Post-hoc explanation methods exist for deep neural networks: SHAP (via KernelSHAP or DeepSHAP), LIME (Local Interpretable Model-agnostic Explanations), GradCAM (for vision models), and attention visualisation (for transformer architectures). Each method approximates the model’s reasoning rather than exposing it directly. Their fidelity to the model’s actual decision process is debated in the academic literature, and the AISDP must document the chosen method, its known limitations, and the fidelity validation performed.

For the compliance criteria, deep neural networks score weakly on documentability, since a transformer with billions of parameters cannot have its learned representations enumerated. The architecture can be described, yet the documentation gap must be addressed through behavioural characterisation. Testability is adequate; standard evaluation methodologies exist, though stochastic outputs (in generative models) may require statistical testing frameworks. Auditability varies depending on logging infrastructure; models where output depends on runtime conditions (conversation history, retrieval context) require more sophisticated logging. Bias detectability is adequate, as feature attribution methods can identify proxy effects, though with lower precision than for simpler models. Maintainability is weak to adequate, since deep networks can exhibit large behavioural shifts from small data changes. Determinism varies; some architectures are deterministic given fixed seeds, while others are inherently stochastic.

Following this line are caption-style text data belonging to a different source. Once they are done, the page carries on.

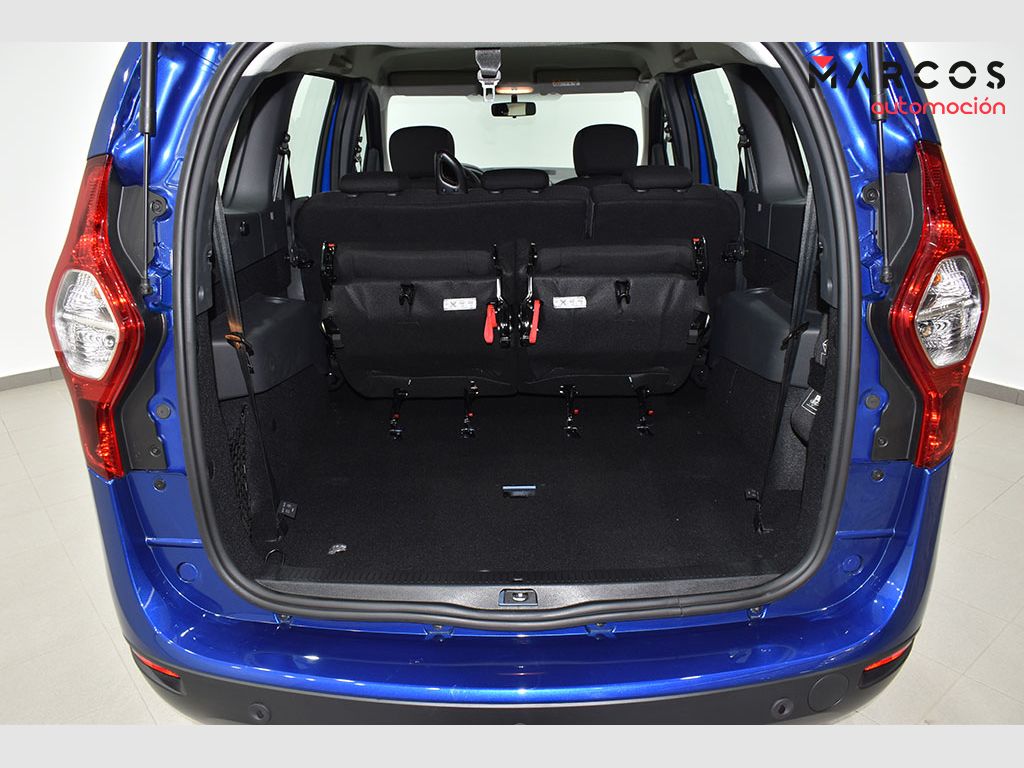 Dacia Lodgy Comfort Blue dCi 70kW (95CV) 7Pl - 18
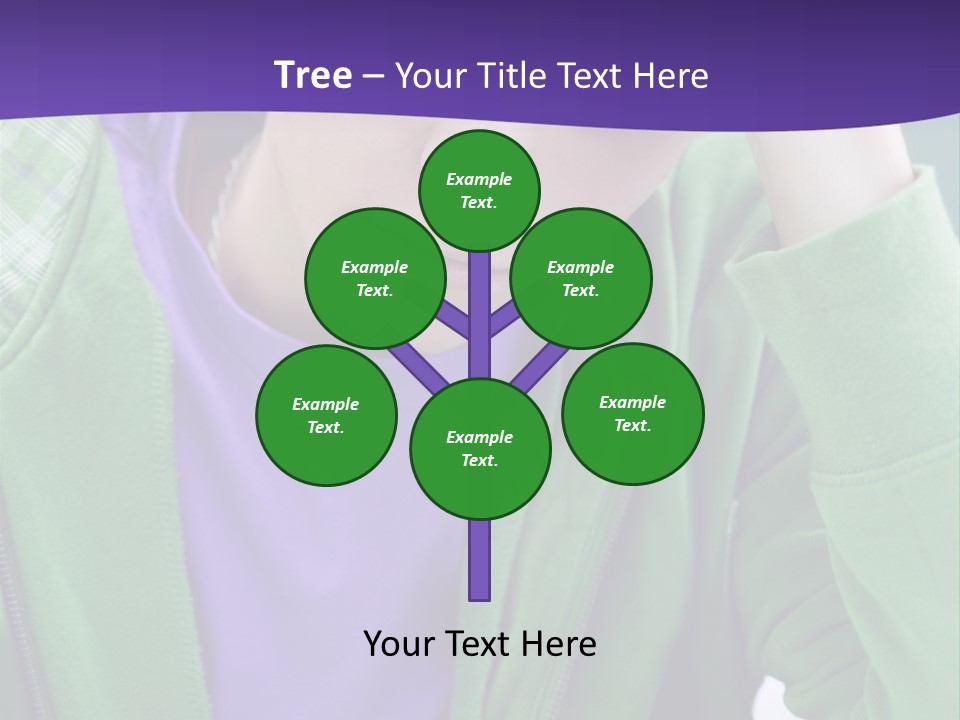 Test Teenager Youth PowerPoint Template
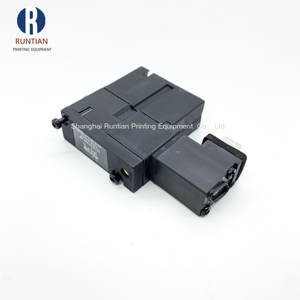 PNEUMATIC SOLENOID VALVE # M <span class=keywords><strong>2</strong></span>.184.1111 MEBH-4/<span class=keywords><strong>2</strong></span>-QS-4-SA 160240 C402 M <span class=keywords><strong>2</strong></span>.184.1111 SPEED MASTER 102 74 52 - Product Image 6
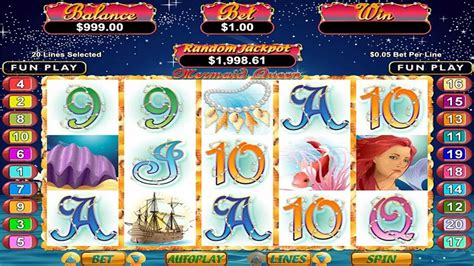 Queen Mermaid 888 Casino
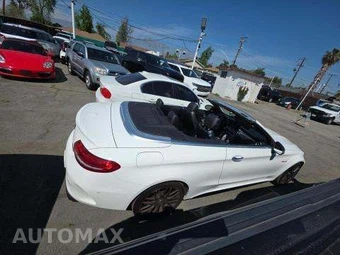 2017 Mercedes-Benz AMG C 63 Convertible - miniatura 4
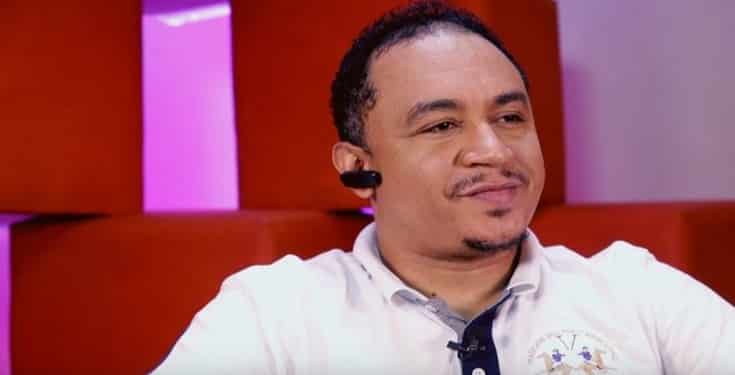 “There Is No Such Thing In The Bible As Church Wedding” – Daddy Freeze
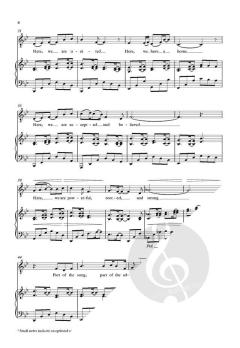 Carry the Music von Sarah Quartel 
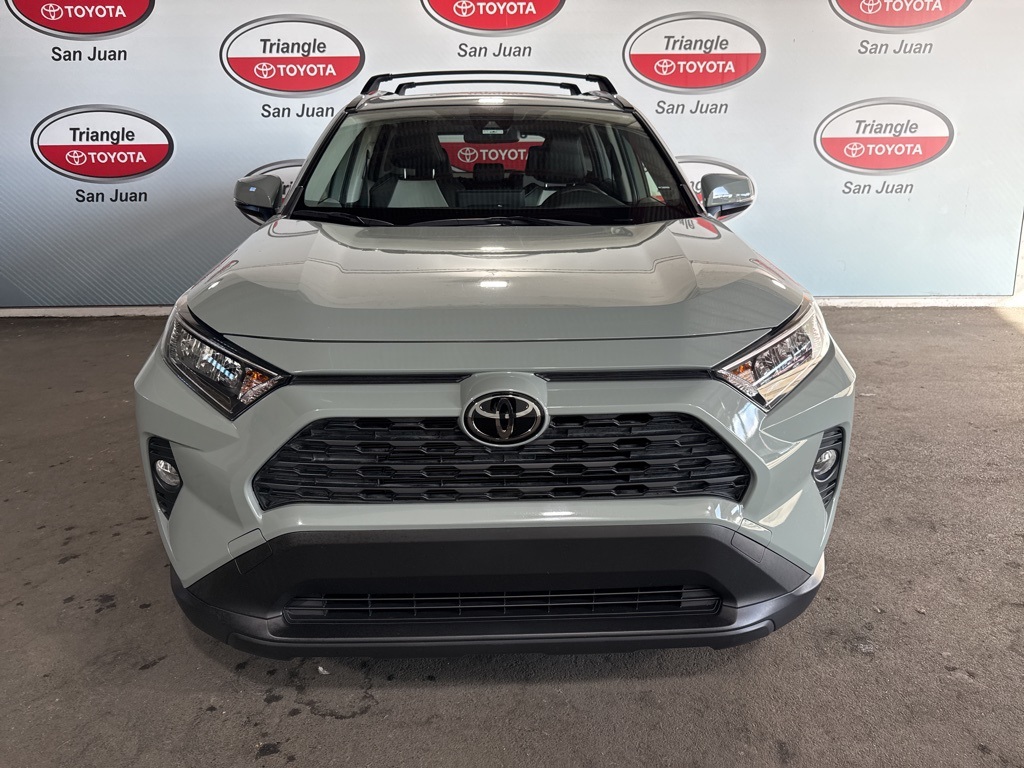 Thumbnail: 2021 Toyota RAV4 - 2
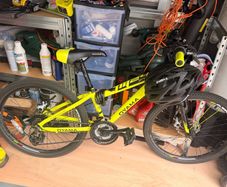 kids bike like new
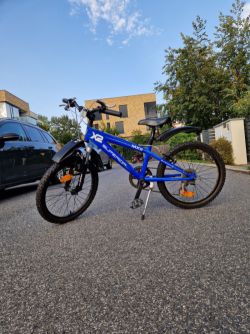 Dětské kolo Superior MX 2 Evolution 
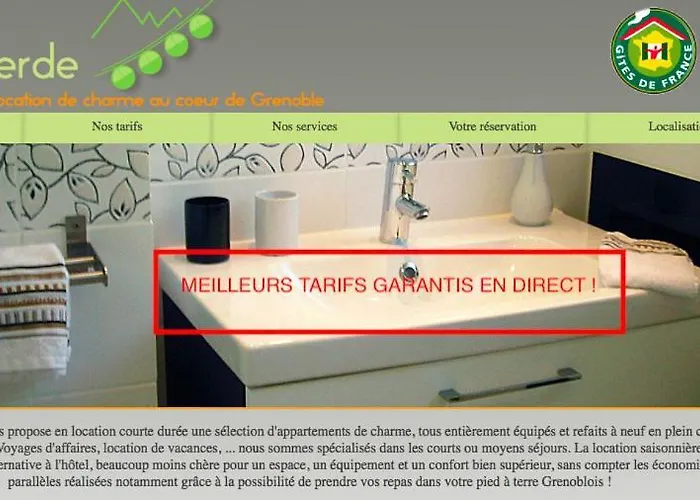 Residilaverde Gare Appartement *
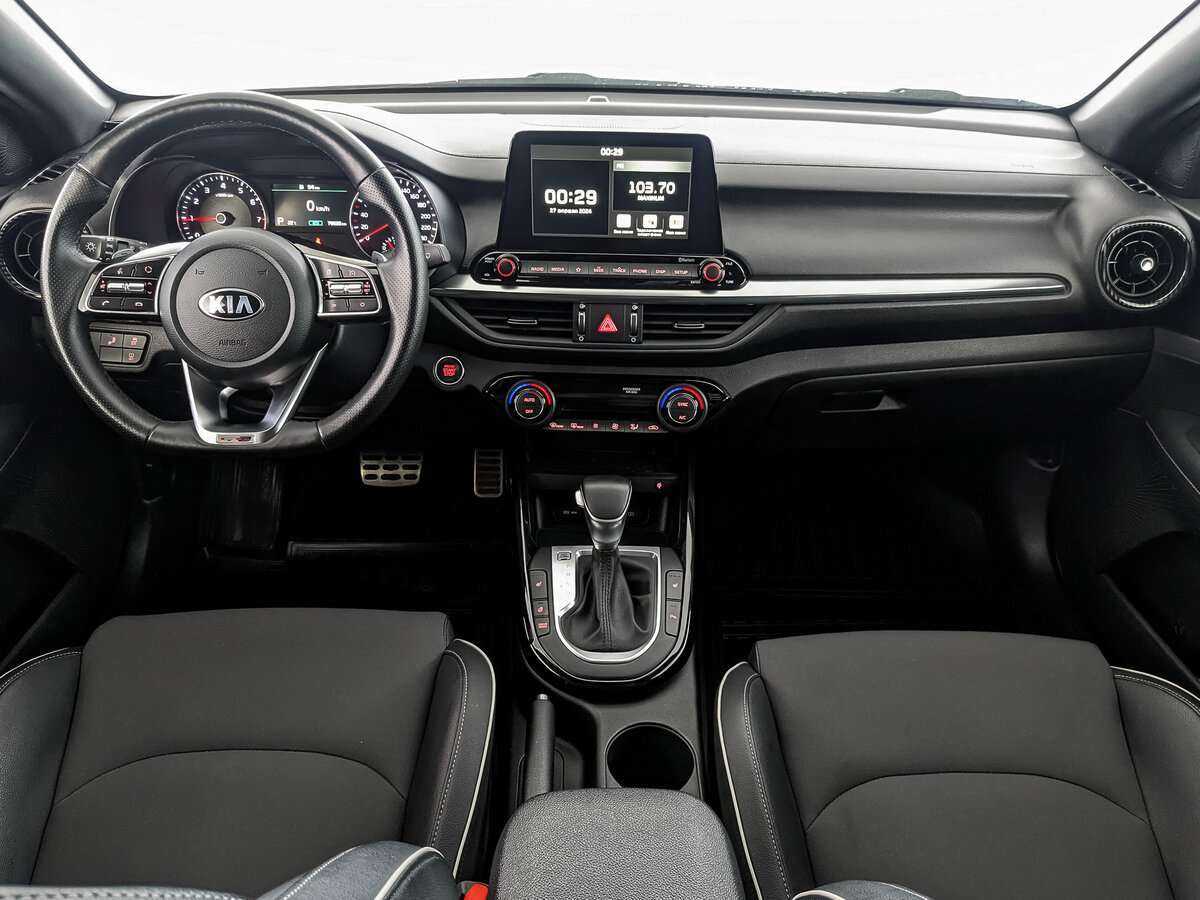 Продажа Б/У Киа Церато. Фото: #9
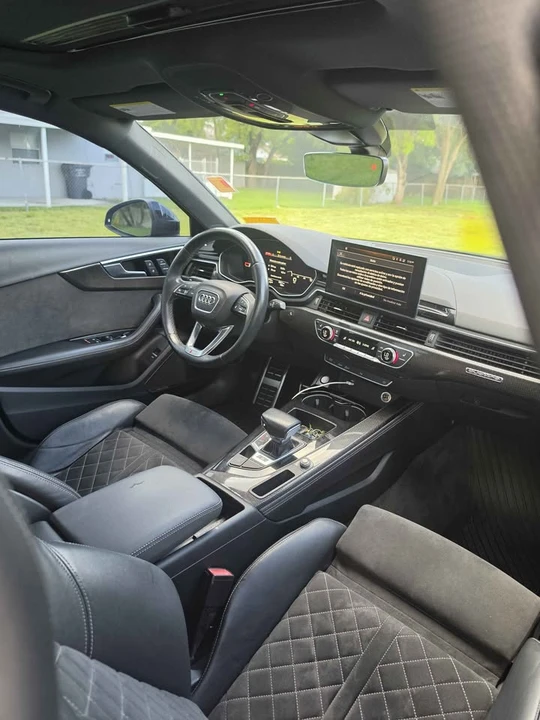 2021 Audi B9 A4 - Image 8 of 11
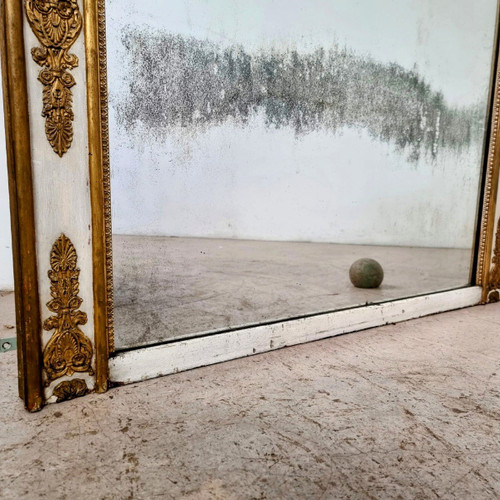 Specchio d'epoca impero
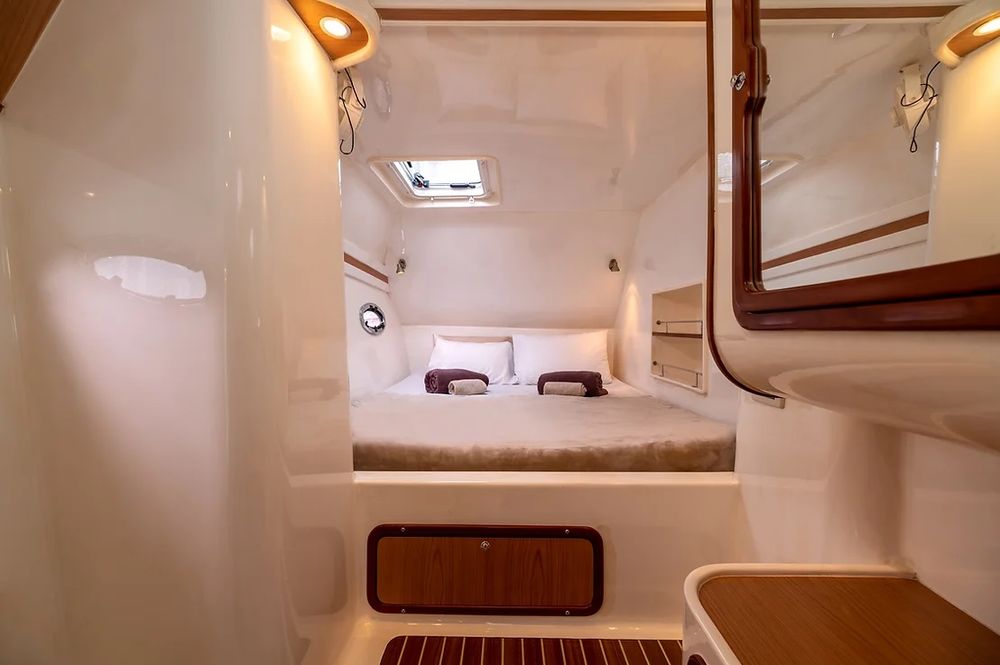 Seyscapes Yacht Charter - Suzy Q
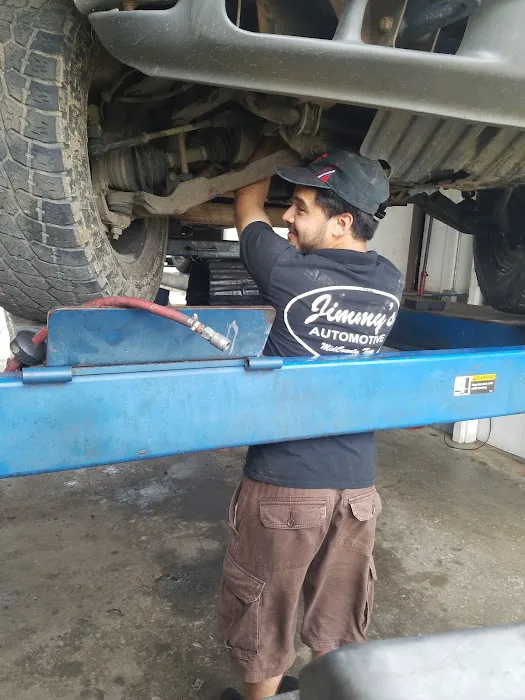 Jimmy's Automotive Picture 6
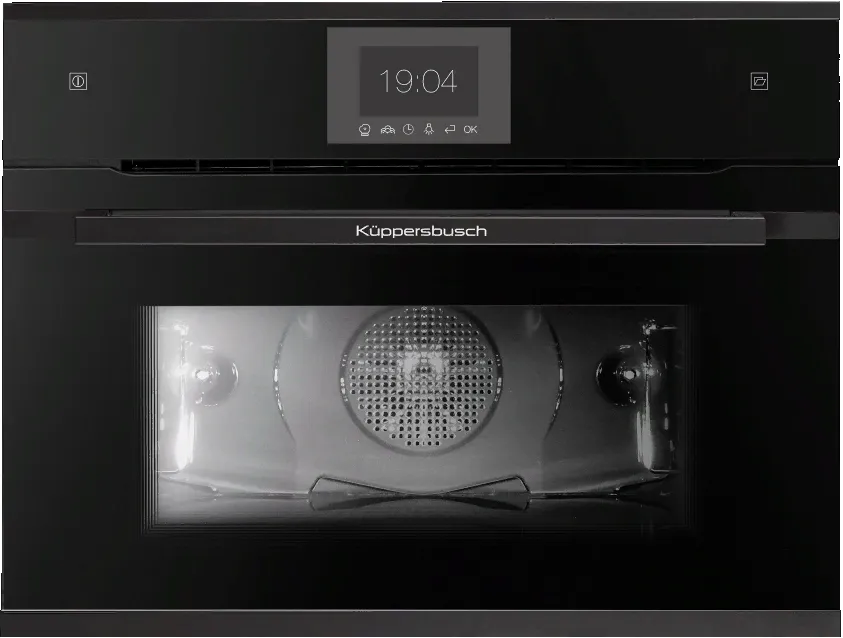 Фото товара: Kuppersbusch CBD 6550.0 S5 Black Velvet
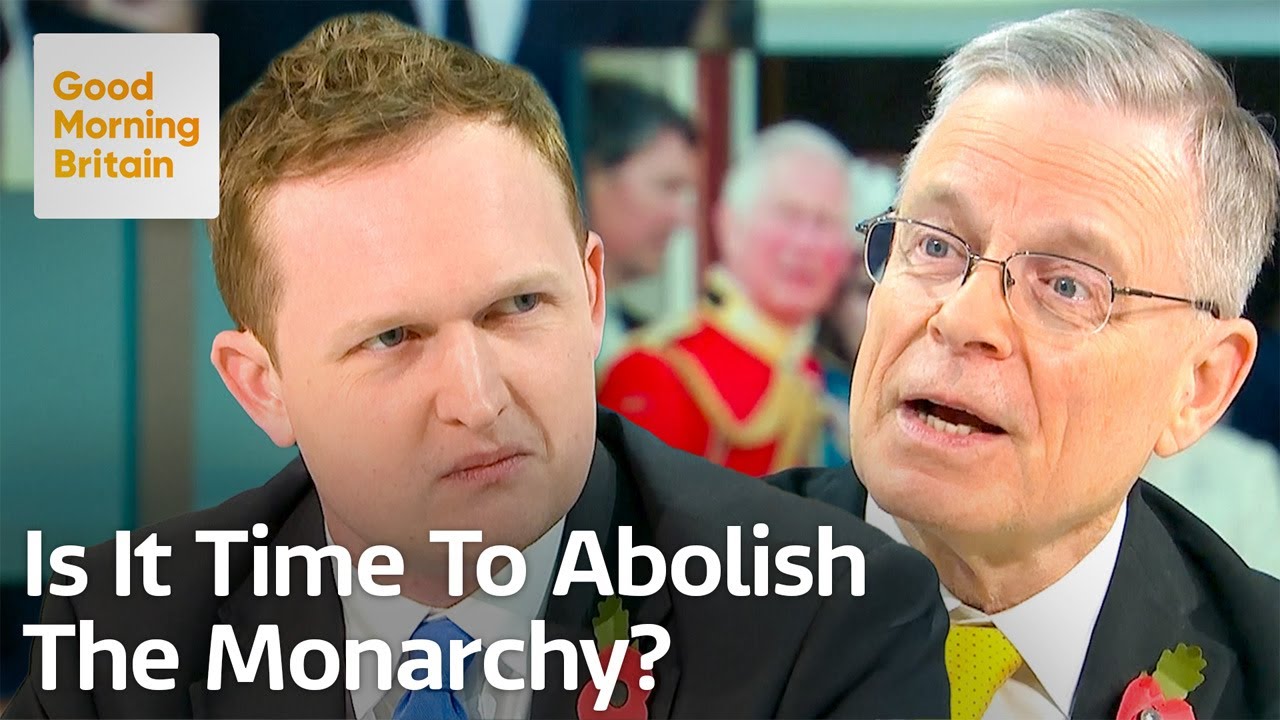 Heated Debate |  Should We Abolish the Monarchy?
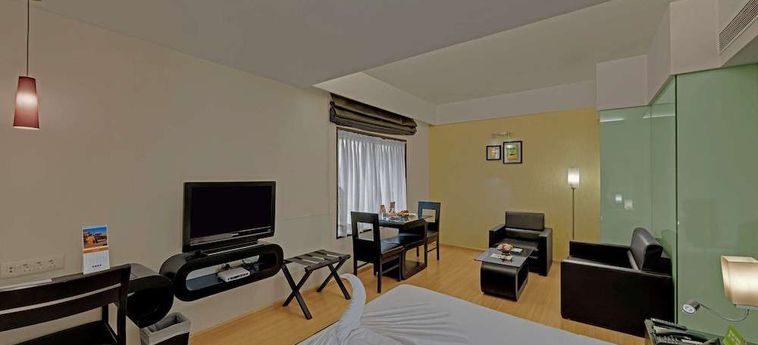 Hotel Comfort Inn Sunset Ahmedabad: Foto 
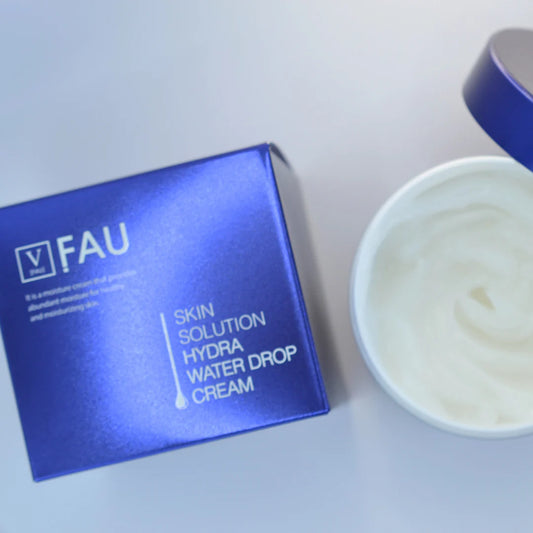 FAU Skin Solution Hydra Water Drop Cream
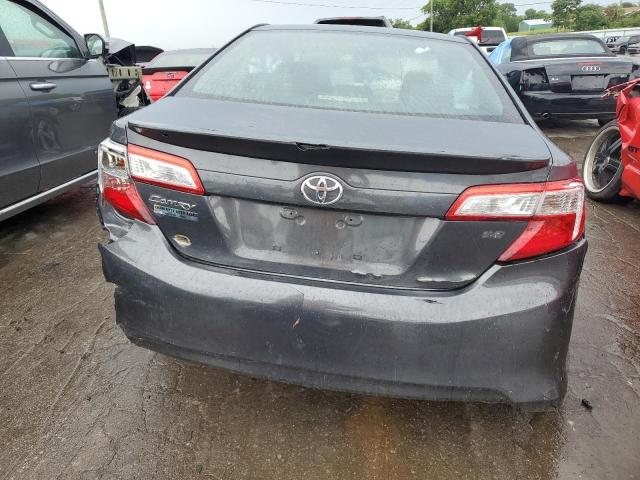 Photo 6 from auction – 2013 TOYOTA CAMRY L with VIN 4T1BF1FK6DU243649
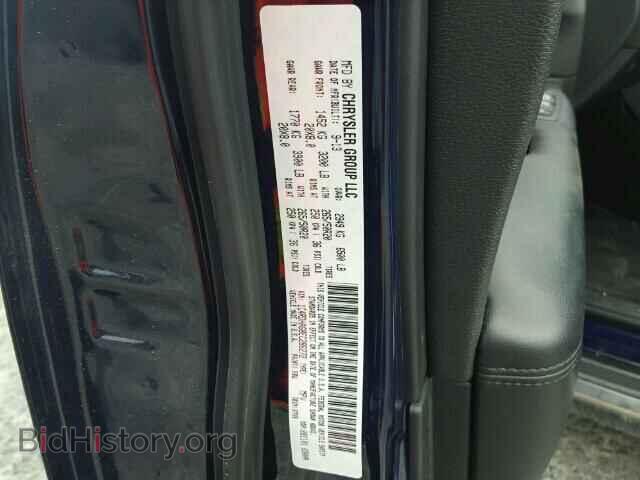 2014 DODGE DURANGO - VIN: 1C4RDHAG8EC286272 - Фото 10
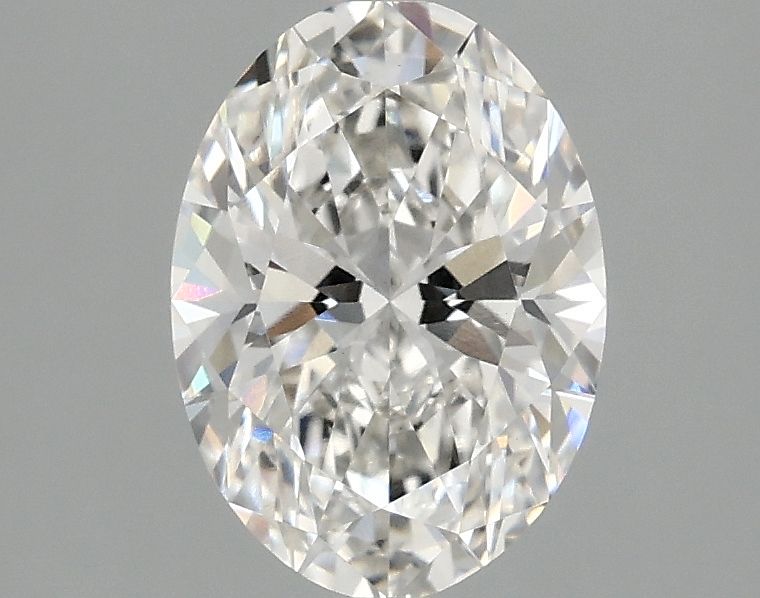 1.54 ct Oval diamond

Where deep learning is chosen for a high-risk system, the AISDP must describe the compensating controls applied to address the explainability gap, including more intensive human oversight, output validation against known-good references, or constrained output spaces.

Key outputs

Post-hoc explanation method selection and justification
Compensating controls for explainability limitations
Compliance criteria scoring for neural network candidates